Idoia Arbillaga, Los márgenes del agua. Madrid: Tigres de
papel, 2014. 85 pp.
El
segundo poemario de Idoia Arbillaga profundiza, estiliza y amplía las líneas
temáticas y formales de su anterior entrega (Pecios sin nombre, Amargord, 2012). Los márgenes del agua supone una inmersión, no siempre fácil y
desde luego nunca tranquilizadora, en un mundo poético que al tiempo que nos es
familiar resulta altamente desconcertante y perturbador, y nos obliga a afinar
nuestras coordenadas artísticas y vitales.
Este
libro, marítimo en su esencia imaginativa y simbólica, se declara en busca de
los márgenes desde el título. A la metáfora del mar como escritura, heredada de
la tradición, se le añade la sorpresa de una ambigüedad gramatical (lo esperado
serían “las márgenes” aplicado al agua) que abre el libro, antes incluso de ser
materialmente abierto, a múltiples sugerencias que implican una escritura de la
frontera, al margen, una escritura sobre lo que el mar arroja.
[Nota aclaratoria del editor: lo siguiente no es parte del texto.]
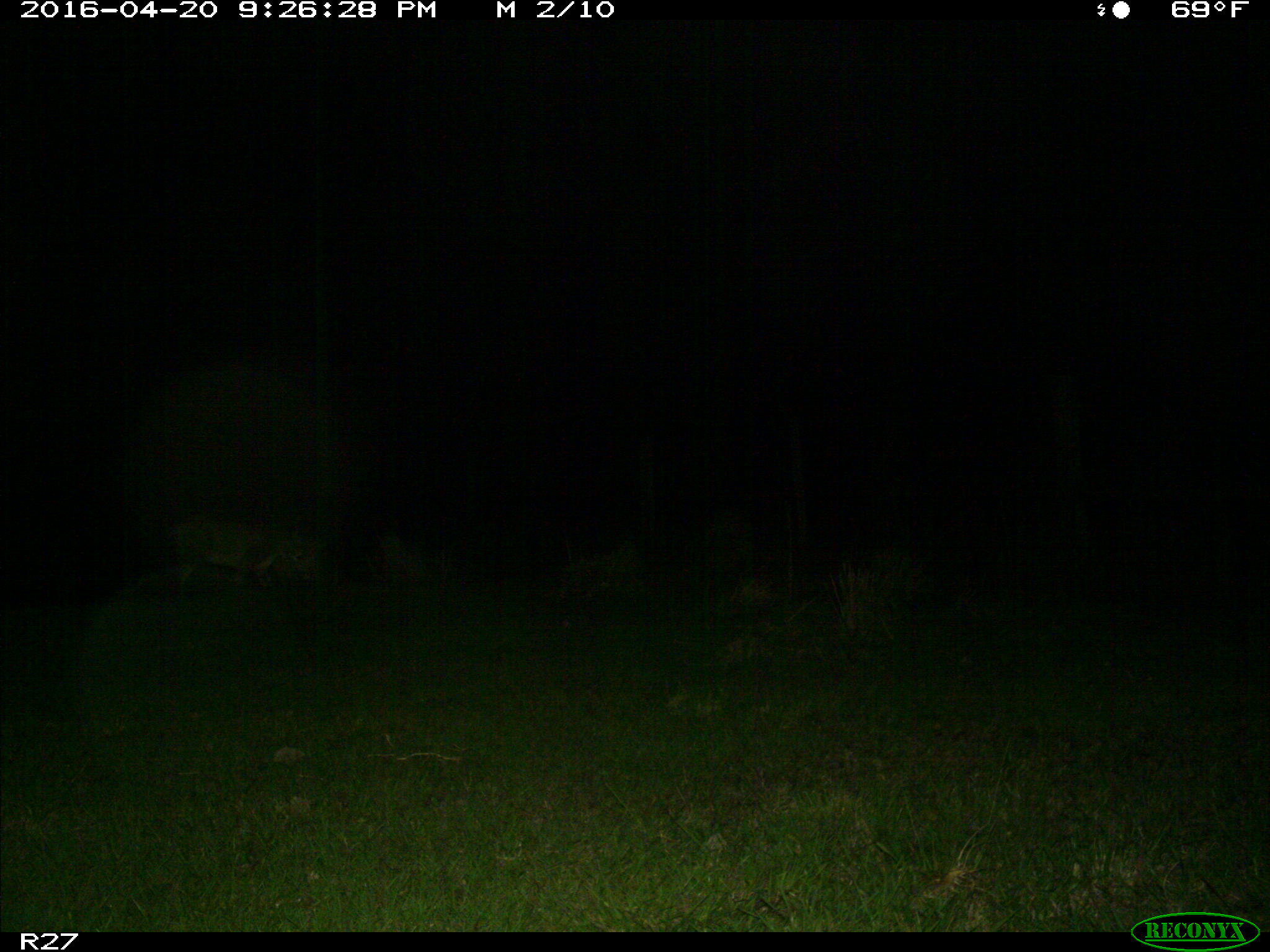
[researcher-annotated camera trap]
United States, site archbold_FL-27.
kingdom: Animalia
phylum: Chordata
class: Mammalia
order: Carnivora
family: Felidae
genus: Lynx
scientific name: Lynx rufus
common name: bobcat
Lynx rufus (bobcat).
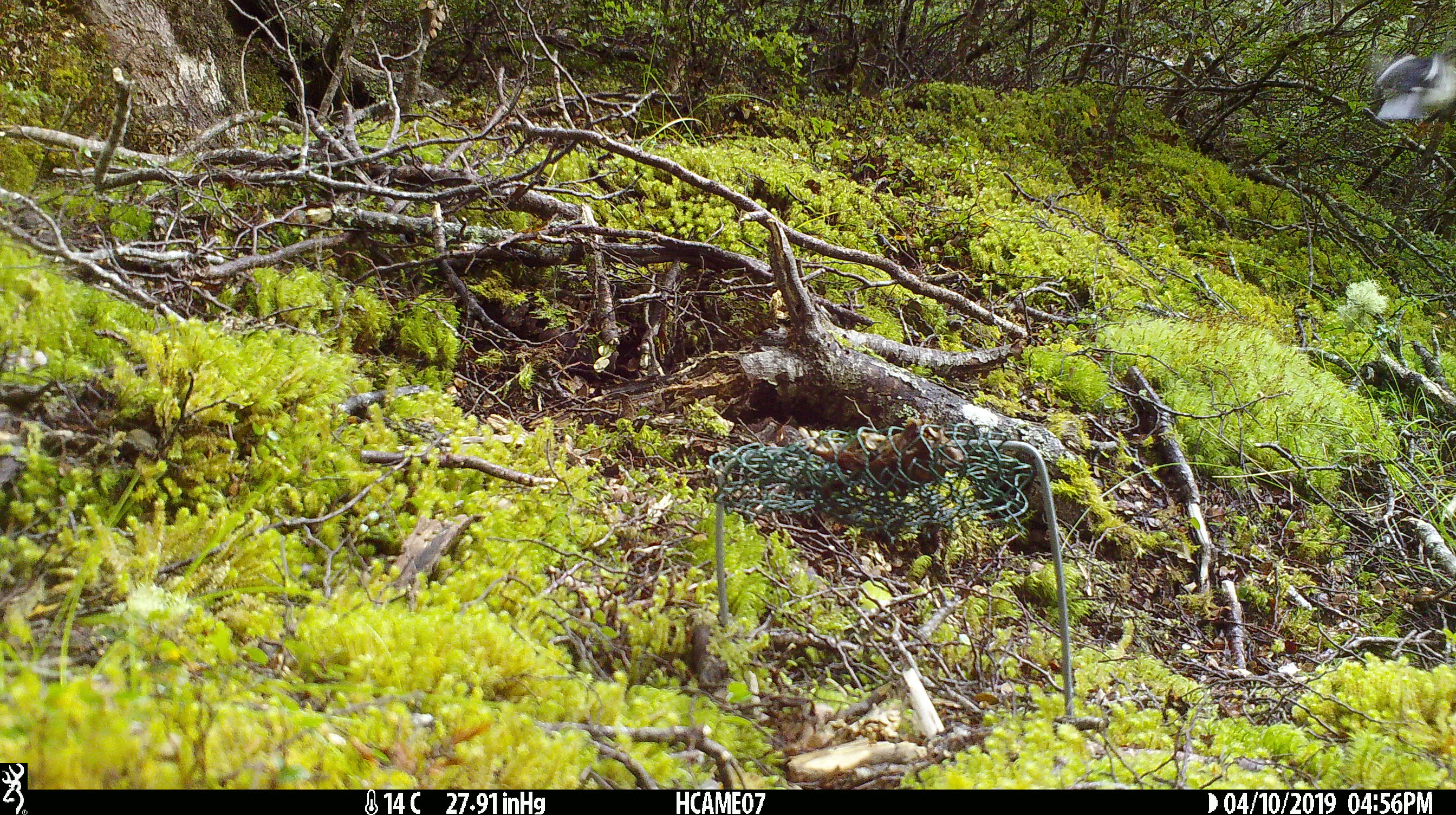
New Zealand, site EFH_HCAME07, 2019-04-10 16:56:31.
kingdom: Animalia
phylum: Chordata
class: Aves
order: Passeriformes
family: Petroicidae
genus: Petroica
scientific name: Petroica macrocephala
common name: tomtit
Tomtit (Petroica macrocephala).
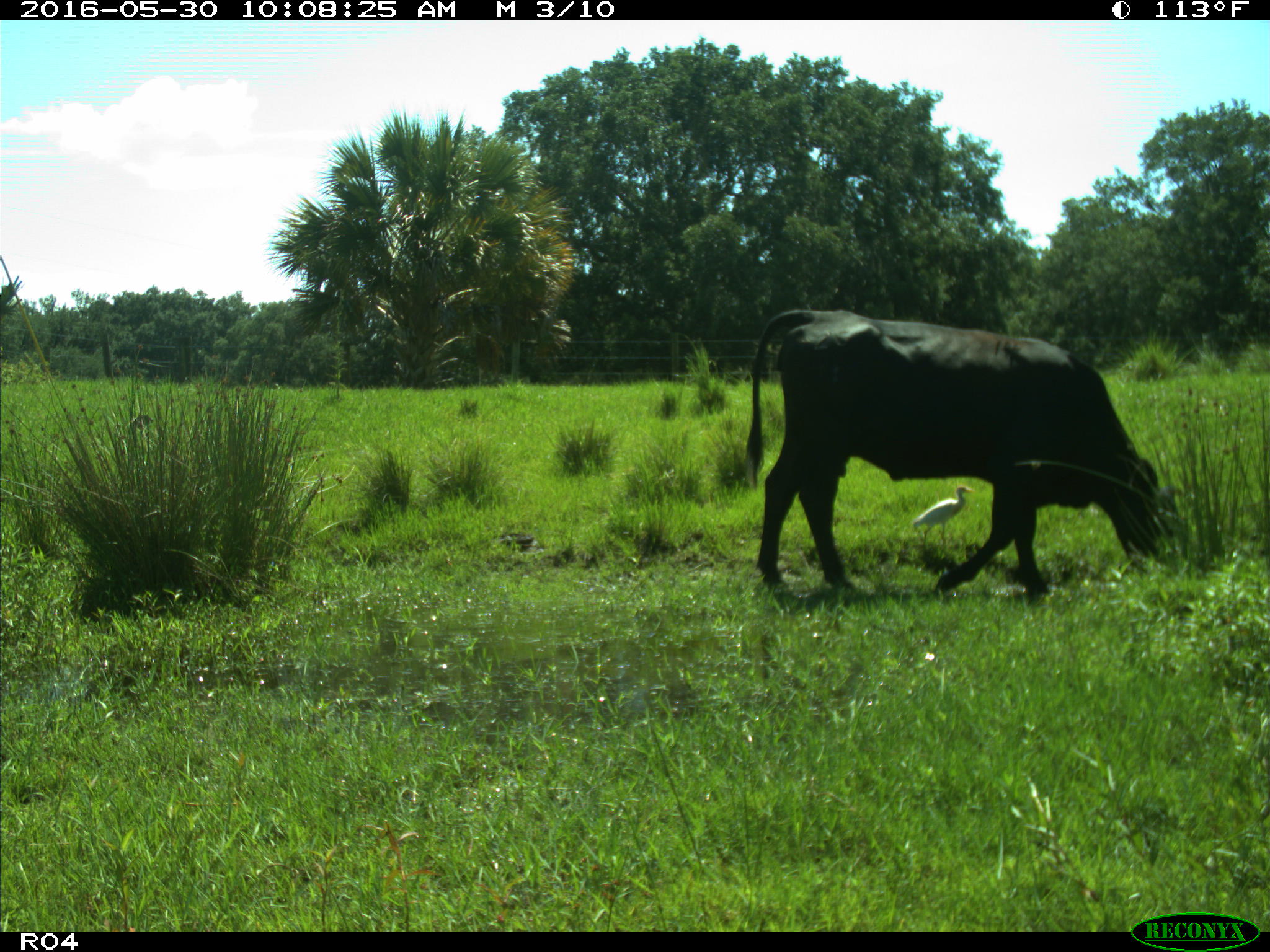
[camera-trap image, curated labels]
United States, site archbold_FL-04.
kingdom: Animalia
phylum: Chordata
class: Mammalia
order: Artiodactyla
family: Bovidae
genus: Bos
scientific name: Bos taurus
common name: domestic cow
Bos taurus (domestic cow).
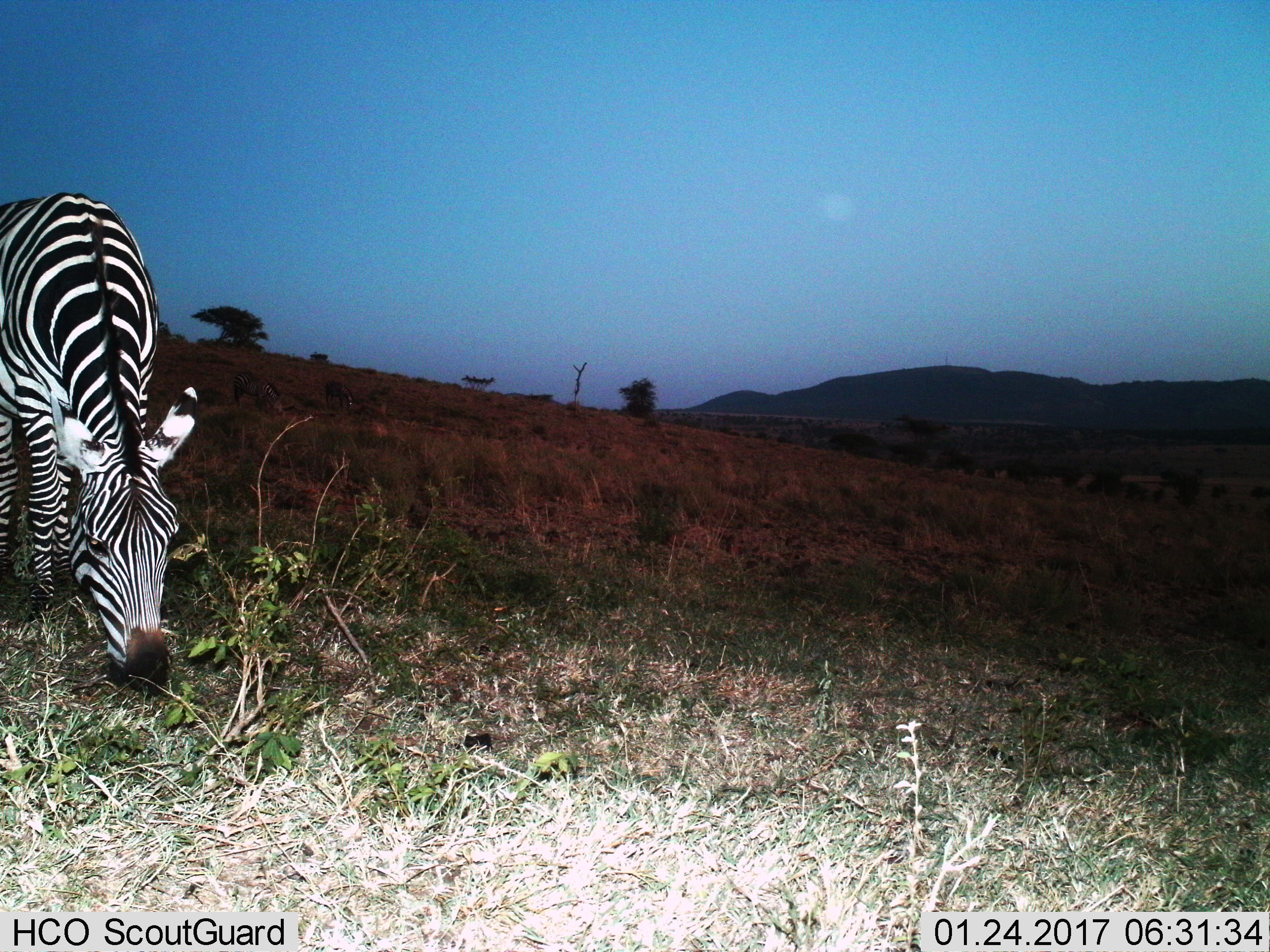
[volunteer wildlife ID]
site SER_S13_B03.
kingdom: Animalia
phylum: Chordata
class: Mammalia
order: Perissodactyla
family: Equidae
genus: Equus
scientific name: Equus quagga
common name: plains zebra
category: zebraplains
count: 1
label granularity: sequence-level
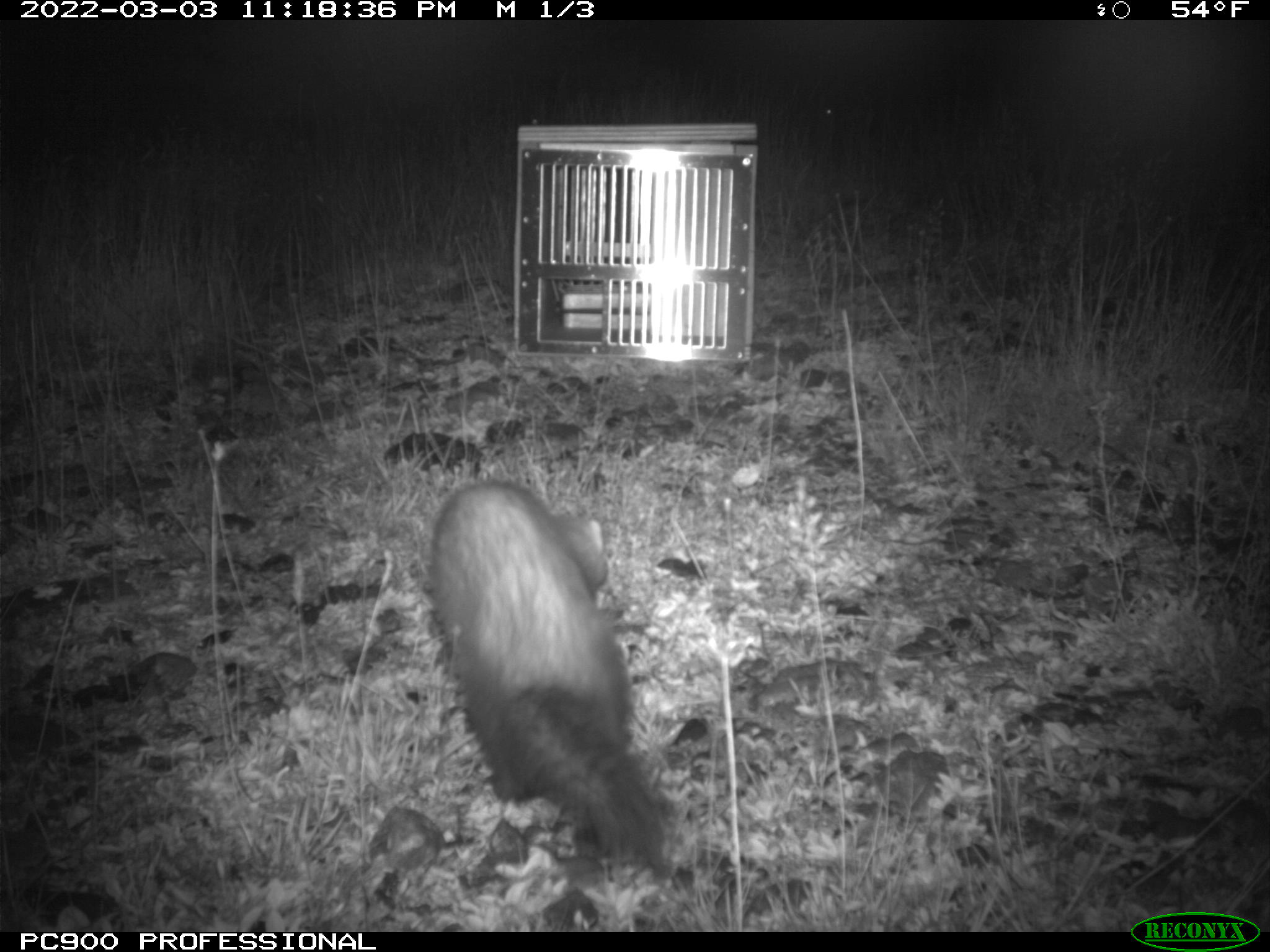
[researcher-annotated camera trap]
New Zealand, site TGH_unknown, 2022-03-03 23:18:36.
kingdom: Animalia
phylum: Chordata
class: Mammalia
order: Carnivora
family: Mustelidae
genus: Mustela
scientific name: Mustela furo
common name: ferret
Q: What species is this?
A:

Y el juego con
el género gramatical / sexual no es inocente, como ocurría en el poemario
anterior.
En
cualquier caso, la travesía no nos llevará por un mar sereno o clásico, sino
por aguas revueltas y que lo revuelven todo. La fuerza de las imágenes nos
conduce al lado más salvaje del surrealismo. Basta encarar el primer texto para
encontrar afirmaciones como estas: “La lepra en el sentimiento, que lo
descompone, como un alacrán corrupto que se nutre del hueso. La
navaja-almendra, dulce pero afilada, también fue suya. Va rasgando mi bolso de
mimbre y su inocencia” (15), donde reconocemos el eco verbal del plano inicial
de Un perro andaluz y la estética de
lo podrido que practicaron allí Dalí y Buñuel, aparte de las resonancias
sexuales o la implicación de vida y muerte en un solo acto, que aquí se atisba,
como la yuxtaposición de dos formas de ausencia. El mismo recuerdo del film
surrealista aparece más claro páginas adelante: “Cristales y presencias rasgan
la córnea del buey, que se anega de un cuarzo líquido, luminoso” (39).
Estamos
en el mundo de los Cantos de Maldoror,
a los que se homenajea explícitamente en el poema “El palacio del placer
oscuro” (30-31), al que sigue un eslogan rimbaldino renormalizado “Je suis un autre” (32). El poemario se
sumerge así en la poética que da origen a la irracionalidad moderna y
posmoderna, con el añadido del malditismo marca Baudelaire. Abundan los
animales que pinchan o hieren: alacranes, cangrejos, mantis, situados por lo
habitual en paisajes desolados, como los de Chirico, algunos de Dalí o Max
Ernst, inquietantes, yermos, pétreos, obsesivamente compuestos por materiales
corrosivos pero también blanqueadores como la sal y la cal (paronomásicos), probablemente
con funciones metapoéticas: lo que da blancura y claridad también destruye.